----- Passage provided

Is a 3-digit integer divisible by 3?

(1) The hundreds' digit of the number is equal to the tens' digit of the number.

(2) The units' digit of the number is 6 greater than the tens' digit of the number

OA

A little confused

I'll start by naming the integers A B C

(1) if 100's digit is = 10's digit then A = B so it now becomes A A C unit place is not given so INSUFF

(2) if unit digit is 6 greater than the 10's digit the number will read as A B 6+B since 100's digit is not given it still is INSUFF (to me)

BOTH together then it will read something like this A A 6+A

so the numbers will be either

116 ,

227 or 339 to me it is still INSUFF and i picked E

where am i going wrong ??

Sorry about posting in such a short time My exam is very very close!!!!

First # should be 117, which is divisible by 3 and second number should be 228, which is also divisible by 3. So all 3 numbers possible: 117, 228 and 339 are divisible by 3.

A number is divisible by 3 if the sum of its digits is divisible by 3. So 3-digit integer \(abc\) will be divisible by 3 if \(a+b+c=3k\), where k is integer or to make it simpler if \(a+b+c\) is a multiple of 3.

(1) The hundreds' digit of the number is equal to the tens' digit of the number --> \(a=b\) --> \(a+b+c=b+b+c=2b+c\). Now, \(2b+c\) may or may not be a multiple of 3, hence this statement is insufficient.

(2) The units' digit of the number is 6 greater than the tens' digit of the number --> \(c=b+6\) --> \(a+b+c=a+b+b+6=a+2b+6\). Now, \(a+2b+6\) may or may not be a multiple of 3, hence this statement is insufficient.

(1)+(2) As from (1) \(a=b\) and from (2) \(c=b+6\) then \(a+b+c=b+b+b+6=3b+6=3(b+2)\). As \(3(b+2)\) has 3 as multiple hence it's divisible by 3. Sufficient.

Answer: C.

----------
----- Records provided

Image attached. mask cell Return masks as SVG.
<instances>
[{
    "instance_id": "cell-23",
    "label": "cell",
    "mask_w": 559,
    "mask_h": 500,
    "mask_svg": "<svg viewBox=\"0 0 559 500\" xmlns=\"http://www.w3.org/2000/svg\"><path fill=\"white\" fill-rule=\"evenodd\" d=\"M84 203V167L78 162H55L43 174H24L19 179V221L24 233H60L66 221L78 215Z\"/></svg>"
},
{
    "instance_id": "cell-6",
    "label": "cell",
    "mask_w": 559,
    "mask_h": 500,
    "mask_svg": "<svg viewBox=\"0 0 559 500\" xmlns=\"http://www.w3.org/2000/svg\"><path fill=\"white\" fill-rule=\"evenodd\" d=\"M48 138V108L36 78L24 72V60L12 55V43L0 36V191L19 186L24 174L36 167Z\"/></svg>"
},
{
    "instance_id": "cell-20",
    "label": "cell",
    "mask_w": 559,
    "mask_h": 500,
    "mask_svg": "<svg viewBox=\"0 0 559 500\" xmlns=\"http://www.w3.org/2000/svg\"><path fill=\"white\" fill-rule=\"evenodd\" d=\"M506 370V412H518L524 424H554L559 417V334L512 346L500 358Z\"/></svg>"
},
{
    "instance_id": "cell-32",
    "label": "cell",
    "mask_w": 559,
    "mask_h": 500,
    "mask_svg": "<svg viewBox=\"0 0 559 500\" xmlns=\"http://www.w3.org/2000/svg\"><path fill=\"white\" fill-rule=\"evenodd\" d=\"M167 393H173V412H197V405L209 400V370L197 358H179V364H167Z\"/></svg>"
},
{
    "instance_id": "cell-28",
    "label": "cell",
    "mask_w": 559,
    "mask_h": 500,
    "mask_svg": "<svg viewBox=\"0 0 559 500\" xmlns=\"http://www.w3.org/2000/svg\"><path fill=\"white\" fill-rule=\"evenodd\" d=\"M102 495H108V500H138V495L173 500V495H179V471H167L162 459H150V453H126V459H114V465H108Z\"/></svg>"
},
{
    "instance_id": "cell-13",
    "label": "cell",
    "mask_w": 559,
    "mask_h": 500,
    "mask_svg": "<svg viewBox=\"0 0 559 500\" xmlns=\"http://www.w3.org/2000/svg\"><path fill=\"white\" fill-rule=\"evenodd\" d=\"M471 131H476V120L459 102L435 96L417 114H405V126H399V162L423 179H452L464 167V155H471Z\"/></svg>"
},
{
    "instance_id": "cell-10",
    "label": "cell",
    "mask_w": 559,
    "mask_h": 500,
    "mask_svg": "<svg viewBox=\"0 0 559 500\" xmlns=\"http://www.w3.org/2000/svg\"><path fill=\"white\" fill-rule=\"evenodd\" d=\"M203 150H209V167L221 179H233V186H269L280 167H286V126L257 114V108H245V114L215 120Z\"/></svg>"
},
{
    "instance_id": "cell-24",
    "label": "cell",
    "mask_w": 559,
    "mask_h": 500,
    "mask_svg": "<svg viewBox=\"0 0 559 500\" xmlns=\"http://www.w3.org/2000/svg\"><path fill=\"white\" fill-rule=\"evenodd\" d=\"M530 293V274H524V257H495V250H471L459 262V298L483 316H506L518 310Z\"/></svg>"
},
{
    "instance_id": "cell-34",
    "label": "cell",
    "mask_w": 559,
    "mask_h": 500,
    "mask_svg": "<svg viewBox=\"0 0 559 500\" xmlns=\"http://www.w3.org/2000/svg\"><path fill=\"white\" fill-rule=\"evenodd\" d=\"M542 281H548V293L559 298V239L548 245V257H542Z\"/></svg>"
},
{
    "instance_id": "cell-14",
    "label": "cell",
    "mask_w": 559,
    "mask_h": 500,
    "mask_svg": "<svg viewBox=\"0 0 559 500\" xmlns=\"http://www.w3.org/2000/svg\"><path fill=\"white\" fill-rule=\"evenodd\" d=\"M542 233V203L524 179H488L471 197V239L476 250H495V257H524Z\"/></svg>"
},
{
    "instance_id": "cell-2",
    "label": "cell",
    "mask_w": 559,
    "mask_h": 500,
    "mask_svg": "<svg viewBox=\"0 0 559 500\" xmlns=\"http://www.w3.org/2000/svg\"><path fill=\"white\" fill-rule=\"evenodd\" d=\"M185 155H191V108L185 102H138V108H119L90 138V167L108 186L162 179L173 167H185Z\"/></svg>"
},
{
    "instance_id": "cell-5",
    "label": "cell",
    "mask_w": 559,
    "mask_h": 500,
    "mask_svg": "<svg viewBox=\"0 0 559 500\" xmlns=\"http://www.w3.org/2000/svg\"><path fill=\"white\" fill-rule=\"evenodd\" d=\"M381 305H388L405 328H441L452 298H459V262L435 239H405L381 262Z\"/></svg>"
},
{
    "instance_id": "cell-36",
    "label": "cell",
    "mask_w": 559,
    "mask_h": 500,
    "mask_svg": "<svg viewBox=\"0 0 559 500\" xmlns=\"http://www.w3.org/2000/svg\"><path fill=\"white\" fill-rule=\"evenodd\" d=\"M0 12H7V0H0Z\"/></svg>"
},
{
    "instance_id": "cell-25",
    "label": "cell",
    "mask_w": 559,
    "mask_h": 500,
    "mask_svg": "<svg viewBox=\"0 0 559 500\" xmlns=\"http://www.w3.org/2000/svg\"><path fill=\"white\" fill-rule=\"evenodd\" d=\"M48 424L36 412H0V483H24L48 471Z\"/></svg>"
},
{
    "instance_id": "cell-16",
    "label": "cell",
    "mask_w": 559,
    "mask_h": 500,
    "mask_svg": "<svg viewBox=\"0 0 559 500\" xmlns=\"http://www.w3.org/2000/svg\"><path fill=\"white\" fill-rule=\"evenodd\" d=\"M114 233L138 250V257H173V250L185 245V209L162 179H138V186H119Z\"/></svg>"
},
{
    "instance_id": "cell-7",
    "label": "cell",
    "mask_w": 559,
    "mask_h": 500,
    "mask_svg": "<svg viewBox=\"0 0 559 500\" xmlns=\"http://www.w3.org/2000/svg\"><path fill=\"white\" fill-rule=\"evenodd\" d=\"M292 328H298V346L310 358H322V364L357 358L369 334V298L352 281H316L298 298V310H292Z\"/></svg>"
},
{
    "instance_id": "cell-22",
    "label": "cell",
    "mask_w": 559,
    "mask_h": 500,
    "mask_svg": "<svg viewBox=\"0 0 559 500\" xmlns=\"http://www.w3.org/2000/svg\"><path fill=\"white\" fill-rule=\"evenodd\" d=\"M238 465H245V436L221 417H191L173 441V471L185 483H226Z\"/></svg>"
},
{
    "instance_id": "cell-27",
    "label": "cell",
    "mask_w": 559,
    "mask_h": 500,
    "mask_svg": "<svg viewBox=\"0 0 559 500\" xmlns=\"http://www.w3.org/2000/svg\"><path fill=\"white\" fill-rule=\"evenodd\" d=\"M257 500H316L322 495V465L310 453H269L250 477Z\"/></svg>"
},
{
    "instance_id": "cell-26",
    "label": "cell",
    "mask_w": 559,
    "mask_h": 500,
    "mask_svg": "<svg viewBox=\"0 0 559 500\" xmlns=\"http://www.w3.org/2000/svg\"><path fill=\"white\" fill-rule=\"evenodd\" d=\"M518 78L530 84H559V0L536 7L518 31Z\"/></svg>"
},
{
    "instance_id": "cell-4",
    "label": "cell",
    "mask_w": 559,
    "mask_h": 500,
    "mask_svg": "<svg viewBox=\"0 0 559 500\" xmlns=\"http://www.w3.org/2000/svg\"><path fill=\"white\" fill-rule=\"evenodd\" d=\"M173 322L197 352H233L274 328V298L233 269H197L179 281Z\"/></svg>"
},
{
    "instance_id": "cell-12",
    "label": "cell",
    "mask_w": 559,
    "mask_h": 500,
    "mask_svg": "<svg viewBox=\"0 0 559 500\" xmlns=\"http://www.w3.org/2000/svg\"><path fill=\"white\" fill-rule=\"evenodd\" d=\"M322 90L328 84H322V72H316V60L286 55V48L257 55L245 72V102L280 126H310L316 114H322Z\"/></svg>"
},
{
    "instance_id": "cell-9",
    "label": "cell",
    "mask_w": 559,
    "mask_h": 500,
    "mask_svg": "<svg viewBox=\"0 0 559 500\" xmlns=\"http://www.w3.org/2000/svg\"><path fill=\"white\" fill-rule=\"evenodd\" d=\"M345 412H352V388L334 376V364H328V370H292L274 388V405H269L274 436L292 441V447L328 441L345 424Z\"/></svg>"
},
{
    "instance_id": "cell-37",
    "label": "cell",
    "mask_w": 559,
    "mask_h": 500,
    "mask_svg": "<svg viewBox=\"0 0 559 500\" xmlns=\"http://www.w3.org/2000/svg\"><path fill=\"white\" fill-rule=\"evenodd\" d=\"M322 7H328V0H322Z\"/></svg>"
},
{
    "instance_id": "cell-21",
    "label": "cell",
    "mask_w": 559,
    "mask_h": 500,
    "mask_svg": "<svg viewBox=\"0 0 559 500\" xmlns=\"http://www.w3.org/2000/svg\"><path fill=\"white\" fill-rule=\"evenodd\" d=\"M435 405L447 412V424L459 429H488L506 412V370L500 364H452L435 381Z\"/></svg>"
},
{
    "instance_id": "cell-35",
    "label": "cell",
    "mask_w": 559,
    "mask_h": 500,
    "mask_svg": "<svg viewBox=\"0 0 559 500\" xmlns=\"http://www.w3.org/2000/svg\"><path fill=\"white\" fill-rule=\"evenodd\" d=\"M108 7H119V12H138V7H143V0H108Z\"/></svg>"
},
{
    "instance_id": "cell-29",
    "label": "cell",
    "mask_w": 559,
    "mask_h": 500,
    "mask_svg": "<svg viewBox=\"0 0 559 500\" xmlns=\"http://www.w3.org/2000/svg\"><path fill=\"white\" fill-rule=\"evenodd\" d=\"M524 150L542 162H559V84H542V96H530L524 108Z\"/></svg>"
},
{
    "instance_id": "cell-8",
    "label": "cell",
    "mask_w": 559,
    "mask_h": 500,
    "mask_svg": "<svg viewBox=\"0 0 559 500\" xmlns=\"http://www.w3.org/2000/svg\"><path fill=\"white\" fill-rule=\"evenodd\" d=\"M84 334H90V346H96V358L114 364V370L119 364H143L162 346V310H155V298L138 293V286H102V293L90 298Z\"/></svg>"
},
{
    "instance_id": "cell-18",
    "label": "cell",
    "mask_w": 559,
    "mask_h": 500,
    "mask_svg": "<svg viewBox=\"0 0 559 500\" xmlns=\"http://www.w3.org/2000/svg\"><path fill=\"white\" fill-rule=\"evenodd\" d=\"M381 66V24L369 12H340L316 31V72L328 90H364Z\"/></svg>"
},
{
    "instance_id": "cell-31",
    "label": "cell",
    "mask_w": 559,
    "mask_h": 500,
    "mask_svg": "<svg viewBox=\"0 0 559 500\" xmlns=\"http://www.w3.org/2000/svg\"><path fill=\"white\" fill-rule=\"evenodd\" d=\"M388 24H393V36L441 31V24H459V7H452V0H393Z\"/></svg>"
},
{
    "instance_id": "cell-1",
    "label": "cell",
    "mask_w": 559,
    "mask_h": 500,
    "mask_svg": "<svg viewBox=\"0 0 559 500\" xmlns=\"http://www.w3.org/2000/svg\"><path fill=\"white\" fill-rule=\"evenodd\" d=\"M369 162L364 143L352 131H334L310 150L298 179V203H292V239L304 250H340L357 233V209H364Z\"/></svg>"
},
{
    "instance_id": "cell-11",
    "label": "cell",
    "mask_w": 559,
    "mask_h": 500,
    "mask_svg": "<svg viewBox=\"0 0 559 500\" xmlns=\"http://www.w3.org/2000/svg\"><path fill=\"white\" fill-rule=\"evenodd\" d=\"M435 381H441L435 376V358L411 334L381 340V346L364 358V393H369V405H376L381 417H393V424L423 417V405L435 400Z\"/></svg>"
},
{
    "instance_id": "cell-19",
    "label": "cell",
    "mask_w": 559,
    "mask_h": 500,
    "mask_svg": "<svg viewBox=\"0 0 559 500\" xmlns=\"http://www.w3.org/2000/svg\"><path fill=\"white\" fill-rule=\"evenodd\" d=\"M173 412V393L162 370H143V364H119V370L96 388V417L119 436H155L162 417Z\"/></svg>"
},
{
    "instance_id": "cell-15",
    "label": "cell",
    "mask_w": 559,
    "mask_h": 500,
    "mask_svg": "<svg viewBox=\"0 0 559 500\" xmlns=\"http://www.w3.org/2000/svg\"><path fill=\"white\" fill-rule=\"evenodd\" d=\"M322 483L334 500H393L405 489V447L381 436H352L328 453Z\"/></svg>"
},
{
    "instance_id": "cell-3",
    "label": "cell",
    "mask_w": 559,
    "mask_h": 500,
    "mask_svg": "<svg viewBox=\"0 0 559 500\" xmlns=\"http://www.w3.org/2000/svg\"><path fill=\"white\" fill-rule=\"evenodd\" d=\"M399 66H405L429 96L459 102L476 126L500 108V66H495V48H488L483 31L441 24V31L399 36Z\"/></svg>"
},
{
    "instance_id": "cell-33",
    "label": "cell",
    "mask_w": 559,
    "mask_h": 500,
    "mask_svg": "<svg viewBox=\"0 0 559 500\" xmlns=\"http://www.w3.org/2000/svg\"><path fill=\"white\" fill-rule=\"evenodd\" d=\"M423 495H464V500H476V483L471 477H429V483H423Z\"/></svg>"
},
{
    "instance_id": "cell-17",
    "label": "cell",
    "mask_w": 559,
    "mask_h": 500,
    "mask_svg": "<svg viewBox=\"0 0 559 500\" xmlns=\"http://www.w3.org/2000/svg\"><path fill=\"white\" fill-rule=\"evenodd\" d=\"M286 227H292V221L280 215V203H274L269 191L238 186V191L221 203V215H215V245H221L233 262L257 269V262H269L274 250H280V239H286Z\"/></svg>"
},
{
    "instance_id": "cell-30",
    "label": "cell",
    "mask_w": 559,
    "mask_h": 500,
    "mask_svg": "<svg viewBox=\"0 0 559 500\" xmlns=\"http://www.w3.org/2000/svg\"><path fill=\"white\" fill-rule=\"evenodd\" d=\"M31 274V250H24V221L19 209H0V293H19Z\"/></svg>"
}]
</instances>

----------

Written task 1:
From the divisibility thread, repeat the part that begins at the words "227 or 339 to" and stops after the words "multiple of 3.".
Written task 2:
Answer these about the divisibility thread:
(a) What letters does the first poster use to name the digits of the number?
(b) Which answer choice did the first poster pick?
(c) What answer does the reply give at the end?
The entries aren't needed for anything here.

Exercise solution 1:
227 or 339 to me it is still INSUFF and i picked E

where am i going wrong ??

Sorry about posting in such a short time My exam is very very close!!!!

First # should be 117, which is divisible by 3 and second number should be 228, which is also divisible by 3. So all 3 numbers possible: 117, 228 and 339 are divisible by 3.

A number is divisible by 3 if the sum of its digits is divisible by 3. So 3-digit integer \(abc\) will be divisible by 3 if \(a+b+c=3k\), where k is integer or to make it simpler if \(a+b+c\) is a multiple of 3.

Exercise solution 2:
(a) A B C
(b) E
(c) C